WORK TO BE COMPLETED ::
How many lines in the items below contain the word "camera"? Reply with the number only.

ENTRIES SUPPLIED ::
— Start —

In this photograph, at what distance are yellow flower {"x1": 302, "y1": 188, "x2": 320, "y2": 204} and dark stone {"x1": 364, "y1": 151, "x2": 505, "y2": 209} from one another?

— End —
— Start —

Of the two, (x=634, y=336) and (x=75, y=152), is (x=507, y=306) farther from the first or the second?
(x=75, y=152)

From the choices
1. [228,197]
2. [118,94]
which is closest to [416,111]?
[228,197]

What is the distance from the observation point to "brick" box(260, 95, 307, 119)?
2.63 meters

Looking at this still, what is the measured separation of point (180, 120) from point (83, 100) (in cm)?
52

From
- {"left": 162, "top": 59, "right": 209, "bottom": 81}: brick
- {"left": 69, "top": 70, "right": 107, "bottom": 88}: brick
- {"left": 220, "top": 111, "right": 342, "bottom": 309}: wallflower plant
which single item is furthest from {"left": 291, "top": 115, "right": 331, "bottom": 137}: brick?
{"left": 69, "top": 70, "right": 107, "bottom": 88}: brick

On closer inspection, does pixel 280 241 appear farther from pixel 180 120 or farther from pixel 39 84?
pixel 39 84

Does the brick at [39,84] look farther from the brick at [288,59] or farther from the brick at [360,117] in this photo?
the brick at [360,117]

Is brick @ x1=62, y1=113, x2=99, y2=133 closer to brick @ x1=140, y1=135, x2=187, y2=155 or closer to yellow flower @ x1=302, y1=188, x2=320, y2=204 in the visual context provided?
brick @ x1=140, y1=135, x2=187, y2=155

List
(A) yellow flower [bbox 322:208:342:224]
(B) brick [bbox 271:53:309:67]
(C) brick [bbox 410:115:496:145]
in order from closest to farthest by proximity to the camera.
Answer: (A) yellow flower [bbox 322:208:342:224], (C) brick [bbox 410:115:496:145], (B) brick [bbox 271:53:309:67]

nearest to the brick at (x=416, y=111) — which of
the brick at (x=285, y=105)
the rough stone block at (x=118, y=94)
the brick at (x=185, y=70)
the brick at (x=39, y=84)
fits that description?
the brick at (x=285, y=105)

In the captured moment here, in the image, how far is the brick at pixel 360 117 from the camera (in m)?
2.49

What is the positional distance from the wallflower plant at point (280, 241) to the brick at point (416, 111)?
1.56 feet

— End —
— Start —

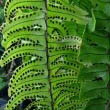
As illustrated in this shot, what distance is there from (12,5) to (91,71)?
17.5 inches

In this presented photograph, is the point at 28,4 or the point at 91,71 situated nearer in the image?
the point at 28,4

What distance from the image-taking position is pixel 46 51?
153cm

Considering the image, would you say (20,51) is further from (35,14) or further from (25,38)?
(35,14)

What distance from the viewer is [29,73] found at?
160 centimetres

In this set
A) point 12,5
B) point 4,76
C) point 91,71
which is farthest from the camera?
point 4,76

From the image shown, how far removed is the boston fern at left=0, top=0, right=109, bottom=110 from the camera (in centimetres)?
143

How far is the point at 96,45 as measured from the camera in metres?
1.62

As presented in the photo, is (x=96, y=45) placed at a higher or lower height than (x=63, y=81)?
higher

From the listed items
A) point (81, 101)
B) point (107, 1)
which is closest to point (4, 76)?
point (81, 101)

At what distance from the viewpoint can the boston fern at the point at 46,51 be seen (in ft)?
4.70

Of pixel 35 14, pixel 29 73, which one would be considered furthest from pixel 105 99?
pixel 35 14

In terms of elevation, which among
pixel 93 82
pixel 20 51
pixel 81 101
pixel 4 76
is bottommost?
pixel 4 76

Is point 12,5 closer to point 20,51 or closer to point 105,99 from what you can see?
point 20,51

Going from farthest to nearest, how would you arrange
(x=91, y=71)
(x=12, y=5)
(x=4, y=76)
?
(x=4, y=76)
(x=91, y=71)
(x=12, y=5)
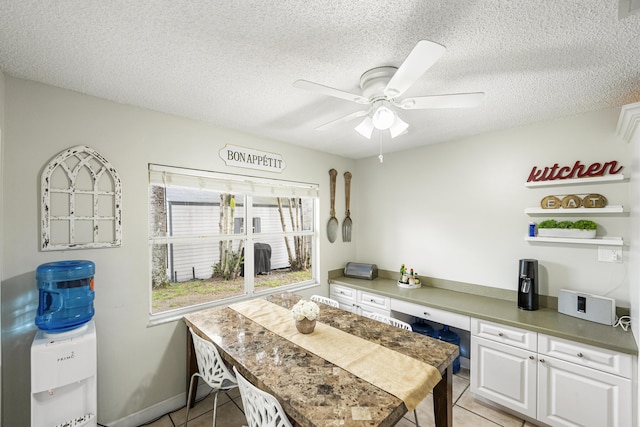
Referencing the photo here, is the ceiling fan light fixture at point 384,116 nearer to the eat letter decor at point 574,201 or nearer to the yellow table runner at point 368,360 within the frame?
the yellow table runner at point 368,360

— End —

RESULT ::
5